As propostas do parlamentares permitiam a criação de condomínios residenciais fora da zona de expansão, o que poderia enterrar o Plano Diretor da Capital.

A manobra foi mostrada pelo Correio do Estado em série de matérias sobre as emendas. Os vetos já eram esperados devido a indicação técnica ao executivo feito pela Agência Municipal de Meio Ambiente e Planejamento Urbano (Planurb), autor do projeto de lei.

Uma das emendas retirava a delimitação da zona de expansão urbana, para que novos empreendimentos pudessem ser criados distantes do perímetro urbano.

Além desta, outras que estabeleciam a construção de novos bairros no entorno de condomínios criados fora do perímetro urbano e alterações no parcelamento de outorgas onerosas (uma espécie de taxa) para empreendimentos que pretendem se instalar na zona rural da cidade, também foram vetadas no decreto.

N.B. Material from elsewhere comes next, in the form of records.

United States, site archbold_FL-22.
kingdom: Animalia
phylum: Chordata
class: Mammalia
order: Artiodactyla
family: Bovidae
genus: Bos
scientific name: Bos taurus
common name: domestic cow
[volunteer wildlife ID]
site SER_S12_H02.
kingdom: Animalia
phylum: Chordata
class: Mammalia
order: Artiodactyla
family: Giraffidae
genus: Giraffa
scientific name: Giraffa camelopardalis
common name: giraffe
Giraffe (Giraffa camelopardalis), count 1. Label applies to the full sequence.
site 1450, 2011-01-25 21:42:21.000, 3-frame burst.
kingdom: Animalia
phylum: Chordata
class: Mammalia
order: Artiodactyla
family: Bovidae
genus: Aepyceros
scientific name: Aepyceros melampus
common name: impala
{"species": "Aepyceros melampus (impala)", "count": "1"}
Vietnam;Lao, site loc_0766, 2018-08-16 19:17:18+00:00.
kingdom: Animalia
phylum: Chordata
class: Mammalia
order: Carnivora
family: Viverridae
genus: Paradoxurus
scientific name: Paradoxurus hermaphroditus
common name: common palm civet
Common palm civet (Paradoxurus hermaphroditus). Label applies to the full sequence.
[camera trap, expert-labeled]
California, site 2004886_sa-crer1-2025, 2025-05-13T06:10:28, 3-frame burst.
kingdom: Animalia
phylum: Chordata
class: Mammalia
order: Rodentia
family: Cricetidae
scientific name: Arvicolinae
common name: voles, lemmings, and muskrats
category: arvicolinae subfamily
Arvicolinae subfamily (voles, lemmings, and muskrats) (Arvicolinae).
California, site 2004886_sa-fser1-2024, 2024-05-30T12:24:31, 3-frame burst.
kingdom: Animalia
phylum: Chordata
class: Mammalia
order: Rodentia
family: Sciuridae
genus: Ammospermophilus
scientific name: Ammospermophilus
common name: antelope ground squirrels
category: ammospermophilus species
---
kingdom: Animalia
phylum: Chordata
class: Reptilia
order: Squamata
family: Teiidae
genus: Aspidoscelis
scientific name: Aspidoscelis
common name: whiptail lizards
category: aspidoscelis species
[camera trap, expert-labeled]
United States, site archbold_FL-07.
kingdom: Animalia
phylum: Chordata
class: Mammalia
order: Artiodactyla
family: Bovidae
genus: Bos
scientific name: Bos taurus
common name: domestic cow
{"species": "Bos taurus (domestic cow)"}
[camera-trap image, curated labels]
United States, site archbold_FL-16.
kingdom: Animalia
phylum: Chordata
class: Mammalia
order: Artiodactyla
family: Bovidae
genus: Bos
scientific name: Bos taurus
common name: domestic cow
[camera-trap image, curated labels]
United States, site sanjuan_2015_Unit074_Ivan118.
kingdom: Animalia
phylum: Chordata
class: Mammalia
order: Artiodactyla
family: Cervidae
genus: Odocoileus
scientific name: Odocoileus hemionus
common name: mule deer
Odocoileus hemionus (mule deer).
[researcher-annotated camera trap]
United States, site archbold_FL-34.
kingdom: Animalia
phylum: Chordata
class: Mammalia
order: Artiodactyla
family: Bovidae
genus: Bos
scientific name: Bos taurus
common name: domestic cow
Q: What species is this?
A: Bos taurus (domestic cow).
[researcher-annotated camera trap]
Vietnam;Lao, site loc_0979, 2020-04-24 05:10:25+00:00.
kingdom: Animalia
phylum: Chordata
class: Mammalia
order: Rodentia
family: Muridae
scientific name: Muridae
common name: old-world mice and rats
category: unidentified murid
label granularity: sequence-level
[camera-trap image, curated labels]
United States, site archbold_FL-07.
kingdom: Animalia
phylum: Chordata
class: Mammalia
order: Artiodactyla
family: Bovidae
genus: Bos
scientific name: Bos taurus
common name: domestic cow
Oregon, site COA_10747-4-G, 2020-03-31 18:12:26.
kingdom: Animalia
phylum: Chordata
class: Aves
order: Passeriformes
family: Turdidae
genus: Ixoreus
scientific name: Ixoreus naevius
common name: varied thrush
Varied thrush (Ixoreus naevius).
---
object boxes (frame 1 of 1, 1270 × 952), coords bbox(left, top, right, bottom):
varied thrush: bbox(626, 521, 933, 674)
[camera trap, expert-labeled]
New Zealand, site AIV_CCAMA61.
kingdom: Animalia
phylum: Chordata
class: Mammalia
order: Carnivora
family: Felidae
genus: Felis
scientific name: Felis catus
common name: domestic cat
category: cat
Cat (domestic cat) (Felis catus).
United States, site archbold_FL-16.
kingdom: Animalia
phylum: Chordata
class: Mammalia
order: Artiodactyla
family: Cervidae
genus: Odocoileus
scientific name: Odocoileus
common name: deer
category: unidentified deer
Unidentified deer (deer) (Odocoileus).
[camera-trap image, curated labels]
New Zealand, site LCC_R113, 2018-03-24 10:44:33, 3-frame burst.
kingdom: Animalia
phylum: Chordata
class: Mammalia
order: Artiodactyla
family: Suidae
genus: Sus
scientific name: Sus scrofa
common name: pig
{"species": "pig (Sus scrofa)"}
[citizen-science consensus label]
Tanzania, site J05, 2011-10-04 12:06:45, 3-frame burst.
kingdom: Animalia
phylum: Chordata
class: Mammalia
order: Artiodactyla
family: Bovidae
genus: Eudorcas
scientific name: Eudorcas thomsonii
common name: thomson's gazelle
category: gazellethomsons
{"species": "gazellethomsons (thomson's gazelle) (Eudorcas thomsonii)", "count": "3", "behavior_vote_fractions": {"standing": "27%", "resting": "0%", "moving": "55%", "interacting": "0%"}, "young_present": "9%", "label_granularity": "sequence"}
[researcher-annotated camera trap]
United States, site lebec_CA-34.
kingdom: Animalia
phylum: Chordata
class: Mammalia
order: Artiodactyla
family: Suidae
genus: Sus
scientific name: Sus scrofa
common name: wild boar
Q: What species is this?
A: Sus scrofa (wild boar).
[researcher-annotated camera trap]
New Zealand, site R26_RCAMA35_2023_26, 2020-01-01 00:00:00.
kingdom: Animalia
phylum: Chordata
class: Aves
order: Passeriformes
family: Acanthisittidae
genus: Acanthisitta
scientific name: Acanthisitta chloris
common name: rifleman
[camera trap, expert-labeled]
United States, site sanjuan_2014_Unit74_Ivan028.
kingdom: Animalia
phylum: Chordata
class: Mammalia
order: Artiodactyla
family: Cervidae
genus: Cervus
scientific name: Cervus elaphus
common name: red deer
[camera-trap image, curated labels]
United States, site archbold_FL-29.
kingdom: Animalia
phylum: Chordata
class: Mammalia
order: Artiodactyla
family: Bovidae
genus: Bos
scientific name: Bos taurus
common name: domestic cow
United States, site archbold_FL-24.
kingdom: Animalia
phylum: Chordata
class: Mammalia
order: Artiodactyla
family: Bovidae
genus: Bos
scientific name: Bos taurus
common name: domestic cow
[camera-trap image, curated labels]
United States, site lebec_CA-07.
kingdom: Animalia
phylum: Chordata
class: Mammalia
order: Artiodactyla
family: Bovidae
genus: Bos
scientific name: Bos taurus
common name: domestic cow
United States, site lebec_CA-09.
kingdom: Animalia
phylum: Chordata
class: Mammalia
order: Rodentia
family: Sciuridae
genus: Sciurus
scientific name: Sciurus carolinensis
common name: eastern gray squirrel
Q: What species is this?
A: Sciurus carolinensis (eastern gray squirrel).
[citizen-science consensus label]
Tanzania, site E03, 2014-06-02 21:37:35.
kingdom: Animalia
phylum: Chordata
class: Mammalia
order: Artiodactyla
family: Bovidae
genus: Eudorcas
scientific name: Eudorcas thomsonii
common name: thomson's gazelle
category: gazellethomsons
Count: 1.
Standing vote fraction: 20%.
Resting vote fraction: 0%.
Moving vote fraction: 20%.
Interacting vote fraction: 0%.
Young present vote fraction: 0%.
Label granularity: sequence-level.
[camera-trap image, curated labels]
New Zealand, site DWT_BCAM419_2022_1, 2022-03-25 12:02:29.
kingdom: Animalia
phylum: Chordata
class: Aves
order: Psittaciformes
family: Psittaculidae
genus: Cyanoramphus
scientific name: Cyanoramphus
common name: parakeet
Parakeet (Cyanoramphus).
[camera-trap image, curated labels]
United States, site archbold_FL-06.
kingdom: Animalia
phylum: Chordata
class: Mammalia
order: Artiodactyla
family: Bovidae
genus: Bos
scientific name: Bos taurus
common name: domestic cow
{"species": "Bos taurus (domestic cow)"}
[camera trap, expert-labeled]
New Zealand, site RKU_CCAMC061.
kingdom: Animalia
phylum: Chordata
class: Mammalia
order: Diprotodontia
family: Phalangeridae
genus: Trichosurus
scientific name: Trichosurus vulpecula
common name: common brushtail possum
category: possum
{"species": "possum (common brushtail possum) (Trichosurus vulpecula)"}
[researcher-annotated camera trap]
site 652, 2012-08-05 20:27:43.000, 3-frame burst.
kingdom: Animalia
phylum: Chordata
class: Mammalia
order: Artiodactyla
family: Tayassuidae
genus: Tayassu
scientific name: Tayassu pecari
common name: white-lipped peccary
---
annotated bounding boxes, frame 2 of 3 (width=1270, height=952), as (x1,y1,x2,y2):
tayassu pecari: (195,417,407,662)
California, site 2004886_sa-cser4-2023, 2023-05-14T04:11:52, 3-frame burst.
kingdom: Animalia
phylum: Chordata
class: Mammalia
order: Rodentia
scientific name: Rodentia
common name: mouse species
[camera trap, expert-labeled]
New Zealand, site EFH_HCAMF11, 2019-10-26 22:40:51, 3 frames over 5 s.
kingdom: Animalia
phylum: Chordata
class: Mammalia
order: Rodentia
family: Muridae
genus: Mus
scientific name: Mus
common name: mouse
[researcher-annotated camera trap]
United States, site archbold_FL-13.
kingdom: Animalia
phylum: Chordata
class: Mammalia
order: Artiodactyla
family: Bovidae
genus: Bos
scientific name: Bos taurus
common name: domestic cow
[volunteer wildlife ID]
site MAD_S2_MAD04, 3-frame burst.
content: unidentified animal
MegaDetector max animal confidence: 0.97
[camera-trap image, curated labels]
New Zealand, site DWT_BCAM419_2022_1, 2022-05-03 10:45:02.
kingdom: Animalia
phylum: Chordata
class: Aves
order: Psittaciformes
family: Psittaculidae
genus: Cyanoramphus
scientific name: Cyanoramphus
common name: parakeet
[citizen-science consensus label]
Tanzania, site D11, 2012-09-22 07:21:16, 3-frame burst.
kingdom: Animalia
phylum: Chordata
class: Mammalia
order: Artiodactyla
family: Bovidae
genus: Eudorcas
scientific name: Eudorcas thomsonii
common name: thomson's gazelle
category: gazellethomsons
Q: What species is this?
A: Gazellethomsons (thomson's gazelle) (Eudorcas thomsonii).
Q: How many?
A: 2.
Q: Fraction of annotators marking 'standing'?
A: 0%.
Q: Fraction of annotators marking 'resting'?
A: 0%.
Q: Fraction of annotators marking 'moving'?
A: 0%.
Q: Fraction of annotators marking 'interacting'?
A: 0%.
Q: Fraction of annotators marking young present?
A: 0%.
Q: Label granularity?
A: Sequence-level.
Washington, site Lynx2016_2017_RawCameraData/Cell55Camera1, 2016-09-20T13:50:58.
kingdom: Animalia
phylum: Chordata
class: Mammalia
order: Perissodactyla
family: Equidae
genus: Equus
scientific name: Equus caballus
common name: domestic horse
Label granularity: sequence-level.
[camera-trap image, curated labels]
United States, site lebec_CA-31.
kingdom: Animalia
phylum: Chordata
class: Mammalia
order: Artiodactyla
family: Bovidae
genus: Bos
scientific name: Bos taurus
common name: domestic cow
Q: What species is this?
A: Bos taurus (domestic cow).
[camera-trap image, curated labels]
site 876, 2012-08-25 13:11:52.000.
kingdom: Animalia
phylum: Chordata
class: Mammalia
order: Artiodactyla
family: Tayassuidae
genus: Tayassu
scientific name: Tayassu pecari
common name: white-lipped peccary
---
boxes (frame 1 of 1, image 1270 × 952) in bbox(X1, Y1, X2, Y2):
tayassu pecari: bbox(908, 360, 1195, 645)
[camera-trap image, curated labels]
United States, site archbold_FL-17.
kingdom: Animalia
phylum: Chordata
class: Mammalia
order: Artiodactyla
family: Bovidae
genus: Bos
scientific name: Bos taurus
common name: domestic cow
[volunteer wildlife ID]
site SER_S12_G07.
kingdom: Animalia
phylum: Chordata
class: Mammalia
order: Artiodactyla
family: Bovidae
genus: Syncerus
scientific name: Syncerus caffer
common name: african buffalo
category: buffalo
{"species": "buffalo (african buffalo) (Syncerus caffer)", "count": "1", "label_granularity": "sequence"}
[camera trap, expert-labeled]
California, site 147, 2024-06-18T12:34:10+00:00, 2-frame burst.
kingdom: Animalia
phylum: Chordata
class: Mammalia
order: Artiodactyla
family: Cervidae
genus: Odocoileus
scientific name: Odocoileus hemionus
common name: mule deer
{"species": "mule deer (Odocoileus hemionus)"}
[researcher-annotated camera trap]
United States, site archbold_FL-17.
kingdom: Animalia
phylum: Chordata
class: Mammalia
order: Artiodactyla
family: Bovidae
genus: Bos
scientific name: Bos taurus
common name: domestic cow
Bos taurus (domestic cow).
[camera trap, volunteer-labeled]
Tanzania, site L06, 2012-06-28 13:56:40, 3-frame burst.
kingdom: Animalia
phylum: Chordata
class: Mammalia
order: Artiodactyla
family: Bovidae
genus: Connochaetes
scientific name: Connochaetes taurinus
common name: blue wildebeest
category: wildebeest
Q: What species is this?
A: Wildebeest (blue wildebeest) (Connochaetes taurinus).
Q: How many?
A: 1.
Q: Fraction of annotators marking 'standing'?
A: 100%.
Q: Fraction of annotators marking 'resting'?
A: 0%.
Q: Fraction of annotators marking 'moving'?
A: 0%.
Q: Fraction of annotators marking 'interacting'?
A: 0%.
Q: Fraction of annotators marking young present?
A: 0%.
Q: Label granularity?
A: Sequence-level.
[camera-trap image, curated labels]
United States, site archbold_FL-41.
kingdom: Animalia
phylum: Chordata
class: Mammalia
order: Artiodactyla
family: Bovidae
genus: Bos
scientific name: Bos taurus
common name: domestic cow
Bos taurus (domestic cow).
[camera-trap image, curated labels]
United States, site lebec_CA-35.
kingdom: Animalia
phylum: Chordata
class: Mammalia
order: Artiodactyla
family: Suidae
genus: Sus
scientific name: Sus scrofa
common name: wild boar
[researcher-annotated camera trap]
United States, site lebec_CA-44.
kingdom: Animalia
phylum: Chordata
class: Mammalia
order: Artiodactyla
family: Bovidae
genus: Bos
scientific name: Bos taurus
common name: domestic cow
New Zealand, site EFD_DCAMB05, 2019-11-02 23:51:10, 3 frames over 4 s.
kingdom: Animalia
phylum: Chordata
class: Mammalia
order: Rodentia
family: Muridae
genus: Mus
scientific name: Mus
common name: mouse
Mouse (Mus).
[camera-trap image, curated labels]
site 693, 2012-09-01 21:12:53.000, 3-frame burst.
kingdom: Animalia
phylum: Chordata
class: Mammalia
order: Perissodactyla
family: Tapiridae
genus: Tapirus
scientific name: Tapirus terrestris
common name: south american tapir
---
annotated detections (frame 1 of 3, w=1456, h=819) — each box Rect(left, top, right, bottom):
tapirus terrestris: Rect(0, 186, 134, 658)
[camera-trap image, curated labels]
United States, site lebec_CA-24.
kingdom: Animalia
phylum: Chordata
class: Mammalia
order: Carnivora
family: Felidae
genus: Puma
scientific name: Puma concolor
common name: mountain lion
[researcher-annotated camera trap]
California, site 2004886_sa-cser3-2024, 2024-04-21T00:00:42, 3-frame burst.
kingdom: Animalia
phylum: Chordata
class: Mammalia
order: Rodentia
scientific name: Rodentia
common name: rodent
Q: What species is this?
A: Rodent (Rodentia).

De acordo com o manifesto da Prefeitura de Campo Grande, refente aos vetos, “as emendas realizadas pela Câmara dos Vereadores trazem alterações profundas na lógica urbanística implementada pelo Plano Diretor, bem como retiram competências elencadas por ele, principalmente no que se refere a gestão democrática no processo”, disse em manifesto.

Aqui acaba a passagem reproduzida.